Prosperity depends, as we all know, in great measure upon energy and good sense, but it also depends not a little upon pure luck—that is to say, upon connections which are in such a tangle that it is more easy to say that they do not exist, than to try to trace them. A neighbourhood may have an excellent reputation as being likely to be a rising one, and yet may become suddenly eclipsed by another, which no one would have thought so promising. A fever hospital may divert the stream of business, or a new station attract it; so little, indeed, can be certainly known, that it is better not to try to know more than is in everybody’s mouth, and to leave the rest to chance.
Luck, which certainly had not been too kind to my hero hitherto, now seemed to have taken him under her protection. The neighbourhood prospered, and he with it. It seemed as though he no sooner bought a thing and put it into his shop, than it sold with a profit of from thirty to fifty per cent. He learned book-keeping, and watched his accounts carefully, following up any success immediately; he began to buy other things besides clothes—such as books, music, odds and ends of furniture, etc. Whether it was luck or business aptitude, or energy, or the politeness with which he treated all his customers, I cannot say—but to the surprise of no one more than himself, he went ahead faster than he had anticipated, even in his wildest dreams, and by Easter was established in a strong position as the owner of a business which was bringing him in between four and five hundred a year, and which he understood how to extend.
Ellen and he got on capitally, all the better, perhaps, because the disparity between them was so great, that neither did Ellen want to be elevated, nor did Ernest want to elevate her. He was very fond of her, and very kind to her; they had interests which they could serve in common; they had antecedents with a good part of which each was familiar; they had each of them excellent tempers, and this was enough. Ellen did not seem jealous at Ernest’s preferring to sit the greater part of his time after the day’s work was done in the first floor front where I occasionally visited him. She might have come and sat with him if she had liked, but, somehow or other, she generally found enough to occupy her down below. She had the tact also to encourage him to go out of an evening whenever he had a mind, without in the least caring that he should take her too—and this suited Ernest very well. He was, I should say, much happier in his married life than people generally are.

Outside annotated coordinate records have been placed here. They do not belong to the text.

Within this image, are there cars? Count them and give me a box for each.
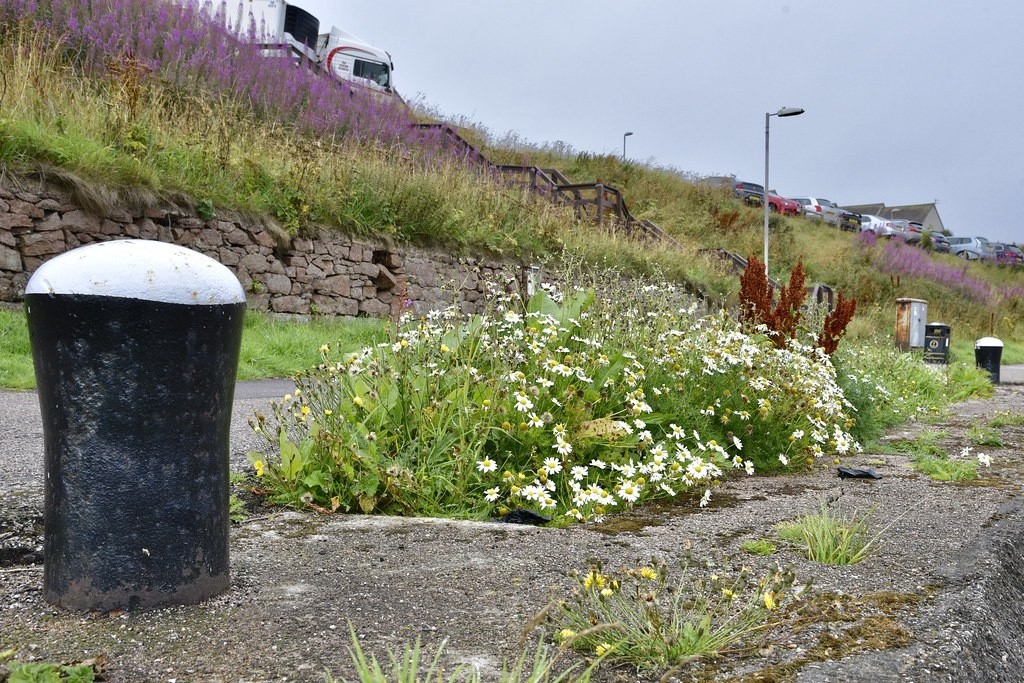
[699,175,764,208]
[786,197,1024,268]
[768,189,803,217]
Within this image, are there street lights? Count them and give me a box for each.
[623,132,633,164]
[890,208,902,221]
[763,105,806,296]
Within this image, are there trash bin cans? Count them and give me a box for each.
[923,322,952,365]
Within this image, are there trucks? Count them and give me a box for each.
[197,0,394,108]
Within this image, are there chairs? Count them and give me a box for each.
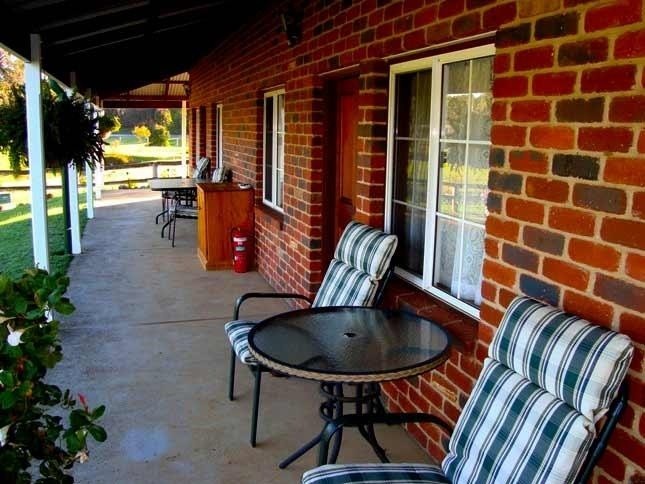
[223,212,403,449]
[162,156,210,221]
[301,293,637,484]
[167,166,230,243]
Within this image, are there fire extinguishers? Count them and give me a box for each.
[230,223,254,273]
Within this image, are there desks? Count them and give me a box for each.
[248,303,454,474]
[149,176,213,239]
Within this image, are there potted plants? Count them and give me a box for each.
[0,78,108,175]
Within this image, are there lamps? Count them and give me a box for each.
[277,0,303,48]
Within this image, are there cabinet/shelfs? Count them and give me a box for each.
[192,179,256,271]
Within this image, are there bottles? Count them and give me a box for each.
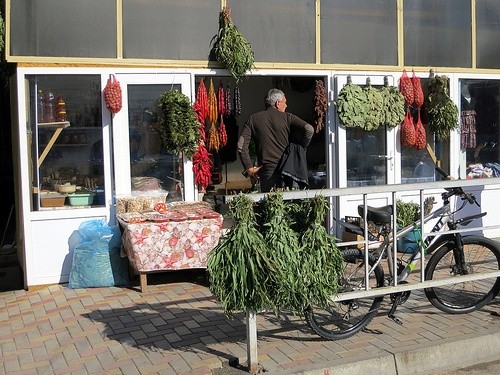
[37,89,47,123]
[45,92,56,122]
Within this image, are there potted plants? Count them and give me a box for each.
[396,200,423,254]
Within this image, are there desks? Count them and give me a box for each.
[117,207,224,295]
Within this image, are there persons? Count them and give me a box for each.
[238,89,314,193]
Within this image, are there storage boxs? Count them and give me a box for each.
[342,229,393,254]
[130,189,168,207]
[93,189,105,205]
[66,191,96,206]
[39,193,67,207]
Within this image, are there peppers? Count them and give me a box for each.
[190,102,214,192]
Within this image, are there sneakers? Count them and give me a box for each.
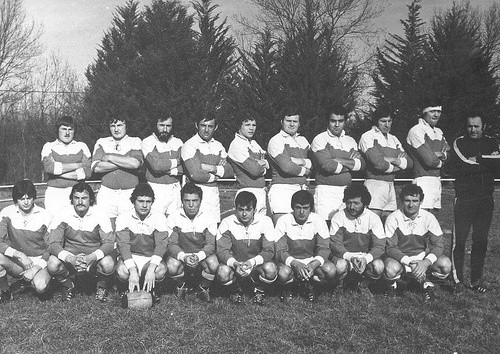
[59,282,75,303]
[422,289,443,306]
[469,283,490,295]
[305,289,317,304]
[385,285,399,301]
[280,288,294,303]
[358,287,375,302]
[229,289,245,306]
[0,288,14,304]
[146,290,161,302]
[119,287,129,300]
[252,285,267,305]
[331,283,345,301]
[196,285,214,303]
[451,283,467,298]
[171,283,187,301]
[94,287,108,305]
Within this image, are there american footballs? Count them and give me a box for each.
[121,290,157,308]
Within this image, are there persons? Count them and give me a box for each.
[0,180,51,297]
[138,110,185,237]
[449,110,499,294]
[275,188,337,304]
[181,109,235,249]
[328,181,387,297]
[214,190,280,305]
[228,110,269,226]
[267,110,314,233]
[402,97,452,224]
[164,182,218,303]
[47,181,117,304]
[308,105,364,244]
[355,105,416,231]
[90,114,145,238]
[114,182,168,302]
[381,184,453,302]
[39,115,92,216]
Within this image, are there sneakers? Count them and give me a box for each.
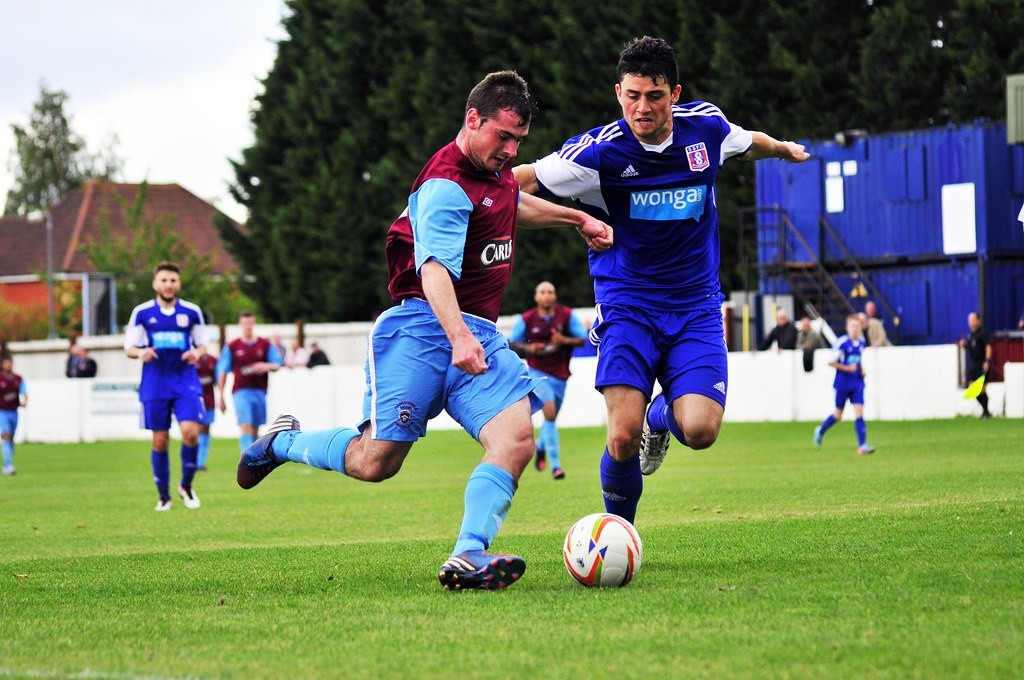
[856,445,875,455]
[815,425,823,447]
[439,552,525,592]
[155,498,173,511]
[536,446,546,472]
[640,389,671,476]
[178,485,201,507]
[237,415,299,489]
[553,468,563,479]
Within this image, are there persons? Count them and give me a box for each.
[124,261,210,510]
[66,344,96,378]
[0,357,29,476]
[755,301,895,353]
[197,310,329,471]
[508,281,588,479]
[511,36,811,526]
[957,311,995,418]
[238,71,613,589]
[815,314,878,455]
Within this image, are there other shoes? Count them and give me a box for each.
[980,413,995,419]
[2,465,16,476]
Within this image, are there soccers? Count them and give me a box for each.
[563,514,642,588]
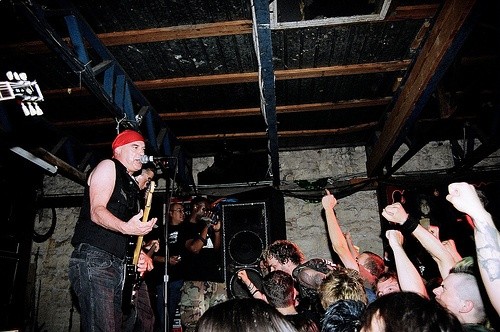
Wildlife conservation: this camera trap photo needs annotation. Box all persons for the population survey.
[196,182,500,332]
[151,197,226,332]
[68,130,159,332]
[177,197,228,332]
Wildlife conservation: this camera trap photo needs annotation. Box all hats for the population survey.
[112,129,144,149]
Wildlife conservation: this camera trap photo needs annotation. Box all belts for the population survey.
[76,237,124,260]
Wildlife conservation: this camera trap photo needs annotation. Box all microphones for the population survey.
[140,155,177,164]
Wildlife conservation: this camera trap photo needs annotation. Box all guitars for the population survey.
[137,237,160,290]
[121,180,156,316]
[0,70,46,117]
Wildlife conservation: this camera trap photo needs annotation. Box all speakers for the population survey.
[222,201,287,300]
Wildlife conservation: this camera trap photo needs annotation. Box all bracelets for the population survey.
[403,214,418,233]
[249,285,255,291]
[251,290,259,295]
[215,229,220,232]
[196,234,208,246]
[247,282,251,287]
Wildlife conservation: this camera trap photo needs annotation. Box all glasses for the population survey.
[170,208,185,212]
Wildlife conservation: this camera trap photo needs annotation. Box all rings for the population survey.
[444,243,446,245]
[176,260,178,263]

At first it had been very painful to him to meet any of his old friends, as he sometimes accidentally did, but this soon passed; either they cut him, or he cut them; it was not nice being cut for the first time or two, but after that, it became rather pleasant than not, and when he began to see that he was going ahead, he cared very little what people might say about his antecedents. The ordeal is a painful one, but if a man’s moral and intellectual constitution are naturally sound, there is nothing which will give him so much strength of character as having been well cut.